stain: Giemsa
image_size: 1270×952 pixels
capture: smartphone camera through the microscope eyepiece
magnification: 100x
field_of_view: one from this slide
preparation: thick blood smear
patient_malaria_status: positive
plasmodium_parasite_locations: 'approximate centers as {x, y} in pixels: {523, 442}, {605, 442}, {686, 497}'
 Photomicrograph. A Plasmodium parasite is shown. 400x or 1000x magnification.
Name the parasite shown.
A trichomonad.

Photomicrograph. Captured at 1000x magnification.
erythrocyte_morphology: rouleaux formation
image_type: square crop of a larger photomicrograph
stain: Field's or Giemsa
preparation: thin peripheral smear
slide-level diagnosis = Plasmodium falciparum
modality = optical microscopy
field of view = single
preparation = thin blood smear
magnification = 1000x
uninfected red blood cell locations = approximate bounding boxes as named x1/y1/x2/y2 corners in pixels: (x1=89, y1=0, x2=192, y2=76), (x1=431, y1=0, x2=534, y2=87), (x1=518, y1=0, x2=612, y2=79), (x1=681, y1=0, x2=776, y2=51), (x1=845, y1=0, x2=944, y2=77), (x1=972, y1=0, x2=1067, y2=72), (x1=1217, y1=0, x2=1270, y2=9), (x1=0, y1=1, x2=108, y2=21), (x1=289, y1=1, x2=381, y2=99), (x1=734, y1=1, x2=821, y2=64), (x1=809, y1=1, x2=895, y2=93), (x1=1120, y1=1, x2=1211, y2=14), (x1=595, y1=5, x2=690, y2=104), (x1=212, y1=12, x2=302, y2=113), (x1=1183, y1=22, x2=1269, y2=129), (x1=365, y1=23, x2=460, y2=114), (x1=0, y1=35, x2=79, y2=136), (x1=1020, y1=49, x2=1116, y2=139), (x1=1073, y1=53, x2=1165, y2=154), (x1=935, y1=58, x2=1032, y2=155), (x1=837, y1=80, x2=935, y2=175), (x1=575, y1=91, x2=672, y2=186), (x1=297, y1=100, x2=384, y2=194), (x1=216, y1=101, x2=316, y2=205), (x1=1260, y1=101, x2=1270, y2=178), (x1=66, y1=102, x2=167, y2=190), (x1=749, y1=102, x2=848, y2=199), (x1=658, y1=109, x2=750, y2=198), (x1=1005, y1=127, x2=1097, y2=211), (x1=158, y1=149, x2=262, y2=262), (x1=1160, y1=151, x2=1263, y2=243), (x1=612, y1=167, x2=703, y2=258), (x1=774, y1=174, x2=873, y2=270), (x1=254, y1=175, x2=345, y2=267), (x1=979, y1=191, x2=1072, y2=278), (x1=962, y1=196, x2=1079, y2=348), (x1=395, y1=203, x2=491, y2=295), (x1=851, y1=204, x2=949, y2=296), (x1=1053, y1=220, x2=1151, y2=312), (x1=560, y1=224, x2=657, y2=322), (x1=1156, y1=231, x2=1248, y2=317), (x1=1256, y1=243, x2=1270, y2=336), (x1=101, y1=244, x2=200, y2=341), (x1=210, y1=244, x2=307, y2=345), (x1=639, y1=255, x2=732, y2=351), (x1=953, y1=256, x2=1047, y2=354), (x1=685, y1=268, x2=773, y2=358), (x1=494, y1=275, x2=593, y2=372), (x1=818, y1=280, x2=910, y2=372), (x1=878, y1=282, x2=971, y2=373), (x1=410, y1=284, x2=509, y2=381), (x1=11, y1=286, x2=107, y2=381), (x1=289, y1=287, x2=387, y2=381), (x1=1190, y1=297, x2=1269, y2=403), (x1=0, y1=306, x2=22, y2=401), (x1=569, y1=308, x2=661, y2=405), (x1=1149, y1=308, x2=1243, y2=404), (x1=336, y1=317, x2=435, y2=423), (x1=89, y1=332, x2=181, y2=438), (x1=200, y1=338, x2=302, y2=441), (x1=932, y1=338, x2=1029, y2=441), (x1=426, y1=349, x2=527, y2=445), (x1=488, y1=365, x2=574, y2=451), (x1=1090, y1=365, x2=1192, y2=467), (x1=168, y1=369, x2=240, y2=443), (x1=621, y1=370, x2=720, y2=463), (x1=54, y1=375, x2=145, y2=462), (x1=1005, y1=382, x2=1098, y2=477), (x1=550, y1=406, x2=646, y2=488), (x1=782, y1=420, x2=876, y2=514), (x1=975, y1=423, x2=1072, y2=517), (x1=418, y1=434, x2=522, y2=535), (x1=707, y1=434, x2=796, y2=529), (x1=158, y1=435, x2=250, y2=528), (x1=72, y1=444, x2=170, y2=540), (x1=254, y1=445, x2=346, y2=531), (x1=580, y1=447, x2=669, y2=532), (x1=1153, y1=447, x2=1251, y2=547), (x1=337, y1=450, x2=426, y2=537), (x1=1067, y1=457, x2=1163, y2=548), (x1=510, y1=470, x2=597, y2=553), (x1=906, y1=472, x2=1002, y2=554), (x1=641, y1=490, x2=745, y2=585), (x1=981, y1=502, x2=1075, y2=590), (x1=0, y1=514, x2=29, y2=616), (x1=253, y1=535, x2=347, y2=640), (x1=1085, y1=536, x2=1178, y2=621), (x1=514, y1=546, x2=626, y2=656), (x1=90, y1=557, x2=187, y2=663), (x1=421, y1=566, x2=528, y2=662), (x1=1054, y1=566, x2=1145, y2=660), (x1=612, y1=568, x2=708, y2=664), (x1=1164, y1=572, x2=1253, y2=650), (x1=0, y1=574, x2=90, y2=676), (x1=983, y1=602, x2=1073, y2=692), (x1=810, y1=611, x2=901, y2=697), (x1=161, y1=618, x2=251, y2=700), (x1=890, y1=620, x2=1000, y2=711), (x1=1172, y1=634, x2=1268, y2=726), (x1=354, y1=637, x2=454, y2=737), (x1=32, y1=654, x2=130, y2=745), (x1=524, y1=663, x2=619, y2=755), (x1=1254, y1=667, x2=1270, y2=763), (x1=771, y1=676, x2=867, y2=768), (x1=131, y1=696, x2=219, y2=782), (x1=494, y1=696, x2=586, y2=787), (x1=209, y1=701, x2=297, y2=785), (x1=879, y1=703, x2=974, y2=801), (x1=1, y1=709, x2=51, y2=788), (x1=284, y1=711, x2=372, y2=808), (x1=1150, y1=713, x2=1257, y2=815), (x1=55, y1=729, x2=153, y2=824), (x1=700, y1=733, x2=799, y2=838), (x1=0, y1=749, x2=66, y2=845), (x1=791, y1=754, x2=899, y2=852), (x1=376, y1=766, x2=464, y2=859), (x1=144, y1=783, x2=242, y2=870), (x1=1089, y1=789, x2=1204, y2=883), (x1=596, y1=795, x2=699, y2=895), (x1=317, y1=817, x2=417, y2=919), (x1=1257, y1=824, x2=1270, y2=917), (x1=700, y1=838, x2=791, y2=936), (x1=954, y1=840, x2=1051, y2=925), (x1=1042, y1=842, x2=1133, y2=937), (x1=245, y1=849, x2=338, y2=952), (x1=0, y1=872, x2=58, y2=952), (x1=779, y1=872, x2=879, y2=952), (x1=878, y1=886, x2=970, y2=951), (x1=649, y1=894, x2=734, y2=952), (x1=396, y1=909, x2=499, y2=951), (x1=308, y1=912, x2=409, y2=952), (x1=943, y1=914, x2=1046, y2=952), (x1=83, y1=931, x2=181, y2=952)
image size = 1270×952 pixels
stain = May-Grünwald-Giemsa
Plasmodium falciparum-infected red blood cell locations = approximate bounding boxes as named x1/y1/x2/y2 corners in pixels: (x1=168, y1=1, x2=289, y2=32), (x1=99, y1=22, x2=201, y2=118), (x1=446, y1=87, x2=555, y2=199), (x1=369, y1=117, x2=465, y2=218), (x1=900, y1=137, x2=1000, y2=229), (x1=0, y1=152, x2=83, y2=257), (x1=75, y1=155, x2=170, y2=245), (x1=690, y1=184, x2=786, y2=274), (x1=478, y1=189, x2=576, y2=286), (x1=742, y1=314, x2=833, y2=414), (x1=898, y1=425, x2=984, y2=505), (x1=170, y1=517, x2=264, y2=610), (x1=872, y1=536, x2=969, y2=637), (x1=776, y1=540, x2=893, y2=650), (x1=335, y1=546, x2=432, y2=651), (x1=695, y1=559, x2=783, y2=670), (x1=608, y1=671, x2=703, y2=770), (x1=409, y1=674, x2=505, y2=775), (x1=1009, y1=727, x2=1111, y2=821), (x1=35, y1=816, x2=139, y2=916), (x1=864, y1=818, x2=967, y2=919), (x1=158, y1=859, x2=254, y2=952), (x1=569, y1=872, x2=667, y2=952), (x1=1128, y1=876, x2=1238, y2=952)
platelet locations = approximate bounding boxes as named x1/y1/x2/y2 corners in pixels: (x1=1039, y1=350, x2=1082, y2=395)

***

• Work to complete: Say only how many lines in the records carry the word "thin".

• Answer space: 2